Elise, not Elsie.

This is a huge post about me.
I hope you enjoy :)


I am a verrrry proud Jersey girl. I live in the southern part of the state where the nature is plentiful, the air is sweet, and nobody "tawks like dis or pahks ah cahs in hahvahd yahd at awl." I've lived here my whole life and eventually I'll settle down here again when I'm older. We kind of function as our own state, as anyone who has visited the north and traveled south will realize how different the two sections of New Jersey are. The best part about my area - besides the view - is its closeness to major areas (beaches, Philadelphia, NYC) and that it is PHILLIES COUNTRY :) But that's about the only local team I like.

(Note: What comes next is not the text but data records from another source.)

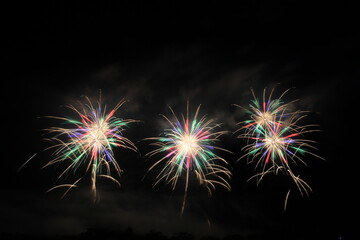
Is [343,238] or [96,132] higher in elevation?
[96,132]

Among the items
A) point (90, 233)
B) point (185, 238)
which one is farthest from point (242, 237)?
point (90, 233)

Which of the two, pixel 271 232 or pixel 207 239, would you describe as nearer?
pixel 271 232

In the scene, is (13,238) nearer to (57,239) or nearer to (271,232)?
(57,239)

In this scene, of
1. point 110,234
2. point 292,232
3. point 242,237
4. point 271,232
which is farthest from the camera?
point 110,234

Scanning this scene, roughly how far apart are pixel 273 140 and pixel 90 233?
113819 mm

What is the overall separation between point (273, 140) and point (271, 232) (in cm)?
8972

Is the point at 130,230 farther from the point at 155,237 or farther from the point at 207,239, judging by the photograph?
the point at 207,239

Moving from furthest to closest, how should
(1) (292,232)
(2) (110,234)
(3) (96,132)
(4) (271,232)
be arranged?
(2) (110,234)
(4) (271,232)
(1) (292,232)
(3) (96,132)

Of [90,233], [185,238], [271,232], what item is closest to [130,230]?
[90,233]

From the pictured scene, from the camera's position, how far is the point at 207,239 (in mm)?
119375

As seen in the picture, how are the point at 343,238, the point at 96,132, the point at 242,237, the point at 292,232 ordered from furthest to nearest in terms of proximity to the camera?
the point at 242,237 < the point at 292,232 < the point at 343,238 < the point at 96,132

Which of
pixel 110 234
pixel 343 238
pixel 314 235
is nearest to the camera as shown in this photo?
pixel 343 238

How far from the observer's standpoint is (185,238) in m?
123

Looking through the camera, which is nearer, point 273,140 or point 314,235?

As much as I love my state - and trust me, I never knew how much until I had to defend it to NYers who assume the whole state is like the Jersey Shore and Desparate Housewives of NJ - I decided not to stay for university. I attend the State University of New York at Albany (aka SUNY Albany aka UA) where I double-major in Social Psychology and English and double-minor in Italian and Women's Studies. I intend to push for a doctorate in Social Psychology, we'll see :) I'm a part of the Women's Collective and will be teaching a Feminisms 101 class in Spring 2013; I am also a Research Lab Assistant in the Weight and Eating Disorder Laboratory - EDs are a bit of a passion of mine. I love how nature-y my campus is because it reminds me of home but it's often very cold. Fine by me!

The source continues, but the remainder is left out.